Ein Letztes noch. Caritas-Chef Andreas Hofmann hat bei einer Präsentation in einem Nebensatz erklärt, bei seiner Suche nach einem geeigneten Standort sei ihm auch das Vincentius-Gelände in den Sinn gekommen. Doch der neue Besitzer, die LBBW, habe – Zitat Hoffmann – „astronomische Summen“ genannt.

Woran erinnert Sie das, Kolleginnen und Kollegen? Richtig, wir von der Linken Liste haben mit Nachdruck immer wieder dafür geworben, die Stadt möge das Gelände in eigener Regie gestalten und es nicht privaten Investoren überlassen, deren einziges Interesse darin besteht, mit einem Sahnegrundstück mitten in der Stadt möglichst viel Kohle zu machen. Doch eine große Mehrheit – leider auch mit den Stimmen von SPD und FGL – lehnte unseren Vorschlag ab. Auch heute noch halten wir diese Entscheidung für eine grobe Fahrlässigkeit, diesen Vorwurf kann ich Ihnen nicht ersparen. Von Nachhaltigkeit, wie sie der noch amtierende Oberbürgermeister während seines Wahlkampfs gerne vor sich hergetragen hat, ist offenbar kaum etwas übrig geblieben.

Holger Reile

Die Landesheimbauverordnung ist am 1.9.2009 in Kraft getreten. Den Betreibern gab der Gesetzgeber darin 10 Jahre Zeit, um die nötigen baulichen und sonstigen Veränderungen vorzunehmen. Die wichtigsten Punkte, die von der Verordnung gefordert werden:

– Wohnortnähe
– Nicht mehr als 100 Plätze
– Keine Mehrbettzimmer
– Neue Raumgrößen: Fläche mindestens 14 qm (einschl. Vorraum min. 16 qm), lichte Raumbreite mindestens 3,20 m
– Wohngruppen/Hausgemeinschaften in Heimen maximal 15 Personen

Der Übergangszeitraum läuft am 31.08.2019 um Mitternacht aus. Die Verordnung sieht aber ausdrücklich vor, dass Pflegeheime, die bis zu diesem Zeitpunkt die Anforderungen nicht erfüllen (können), eine befristete Ausnahmegenehmigung (bis zu 25 Jahre) beantragen können.

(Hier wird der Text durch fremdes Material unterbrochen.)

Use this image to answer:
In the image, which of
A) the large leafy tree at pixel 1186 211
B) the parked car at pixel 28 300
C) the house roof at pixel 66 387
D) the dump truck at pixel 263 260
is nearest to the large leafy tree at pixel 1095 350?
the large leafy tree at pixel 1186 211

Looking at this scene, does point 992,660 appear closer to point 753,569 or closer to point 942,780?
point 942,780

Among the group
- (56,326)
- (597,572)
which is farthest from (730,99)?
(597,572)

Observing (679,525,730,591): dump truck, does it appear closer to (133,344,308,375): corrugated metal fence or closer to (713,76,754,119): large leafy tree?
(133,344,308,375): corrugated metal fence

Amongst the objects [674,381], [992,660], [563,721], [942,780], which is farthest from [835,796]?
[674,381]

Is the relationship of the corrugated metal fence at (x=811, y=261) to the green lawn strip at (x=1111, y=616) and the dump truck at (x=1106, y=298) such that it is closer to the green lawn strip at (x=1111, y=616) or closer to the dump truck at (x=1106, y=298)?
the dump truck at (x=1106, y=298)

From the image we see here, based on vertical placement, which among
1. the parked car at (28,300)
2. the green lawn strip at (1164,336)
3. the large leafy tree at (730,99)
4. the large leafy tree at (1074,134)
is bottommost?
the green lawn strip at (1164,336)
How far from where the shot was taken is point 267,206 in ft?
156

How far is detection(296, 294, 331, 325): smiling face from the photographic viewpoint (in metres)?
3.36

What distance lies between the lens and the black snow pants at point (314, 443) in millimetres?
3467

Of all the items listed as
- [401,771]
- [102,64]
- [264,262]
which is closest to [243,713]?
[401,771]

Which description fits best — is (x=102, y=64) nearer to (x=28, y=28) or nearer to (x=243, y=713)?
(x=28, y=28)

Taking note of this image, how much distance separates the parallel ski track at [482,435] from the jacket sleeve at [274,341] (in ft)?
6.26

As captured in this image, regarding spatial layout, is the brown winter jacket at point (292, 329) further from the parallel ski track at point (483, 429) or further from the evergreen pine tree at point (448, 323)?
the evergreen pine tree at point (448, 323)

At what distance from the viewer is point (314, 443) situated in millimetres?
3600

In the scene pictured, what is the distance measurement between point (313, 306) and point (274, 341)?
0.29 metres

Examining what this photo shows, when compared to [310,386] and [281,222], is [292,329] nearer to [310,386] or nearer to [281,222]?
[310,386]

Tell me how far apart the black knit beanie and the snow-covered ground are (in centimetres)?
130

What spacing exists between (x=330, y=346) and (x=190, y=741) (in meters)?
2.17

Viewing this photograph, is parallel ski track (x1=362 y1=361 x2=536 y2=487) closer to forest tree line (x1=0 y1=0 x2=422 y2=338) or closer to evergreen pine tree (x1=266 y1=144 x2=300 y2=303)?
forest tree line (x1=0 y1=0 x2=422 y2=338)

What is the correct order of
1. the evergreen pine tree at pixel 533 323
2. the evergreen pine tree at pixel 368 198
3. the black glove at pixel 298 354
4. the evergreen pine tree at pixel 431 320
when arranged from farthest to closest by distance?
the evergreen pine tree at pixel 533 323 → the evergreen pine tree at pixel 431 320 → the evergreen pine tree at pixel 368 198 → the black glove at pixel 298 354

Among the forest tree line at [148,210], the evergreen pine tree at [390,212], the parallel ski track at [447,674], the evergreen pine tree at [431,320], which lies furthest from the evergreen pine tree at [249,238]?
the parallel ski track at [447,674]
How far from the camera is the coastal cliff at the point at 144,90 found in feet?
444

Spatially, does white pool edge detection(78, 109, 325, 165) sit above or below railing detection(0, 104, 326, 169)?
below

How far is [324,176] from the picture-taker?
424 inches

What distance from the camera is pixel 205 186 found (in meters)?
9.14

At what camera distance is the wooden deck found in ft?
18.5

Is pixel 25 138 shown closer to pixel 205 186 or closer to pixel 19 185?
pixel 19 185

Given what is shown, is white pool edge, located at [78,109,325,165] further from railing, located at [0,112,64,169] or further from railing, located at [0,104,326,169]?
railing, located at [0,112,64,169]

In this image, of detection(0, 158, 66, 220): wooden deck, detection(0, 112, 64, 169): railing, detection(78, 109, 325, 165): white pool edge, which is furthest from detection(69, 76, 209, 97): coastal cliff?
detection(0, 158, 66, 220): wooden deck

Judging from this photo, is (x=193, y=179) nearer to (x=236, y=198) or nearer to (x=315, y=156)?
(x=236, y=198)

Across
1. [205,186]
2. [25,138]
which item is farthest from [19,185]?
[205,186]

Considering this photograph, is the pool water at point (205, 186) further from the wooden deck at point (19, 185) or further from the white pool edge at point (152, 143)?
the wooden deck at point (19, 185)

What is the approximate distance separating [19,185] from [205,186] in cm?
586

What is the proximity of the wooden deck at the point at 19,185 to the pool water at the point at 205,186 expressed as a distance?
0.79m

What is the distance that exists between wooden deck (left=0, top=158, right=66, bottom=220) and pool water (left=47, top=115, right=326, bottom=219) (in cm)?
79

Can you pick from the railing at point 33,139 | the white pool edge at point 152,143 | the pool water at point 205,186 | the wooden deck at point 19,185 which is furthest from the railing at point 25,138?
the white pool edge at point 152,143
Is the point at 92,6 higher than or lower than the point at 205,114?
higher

Im Februar 2015 sind ergänzend „Ermessenslenkende Richtlinien“ verabschiedet worden. Ausgearbeitet hat sie eine Arbeitsgruppe, in der Vertreter der Leistungserbringer, der Pflegekassen, der Kommunen und des Kommunalverbands für Jugend und Soziales mitgewirkt haben. Diese Richtlinien präzisieren u.a. Spielräume für die Umsetzung der Vorgaben, wenn deren Realisierung den jeweiligen Betreiber in Schwierigkeiten bringt. Im Kern geht es darum, welche Ausnahmegründe zulässig sind, um die geforderten Neuregelungen abzufedern.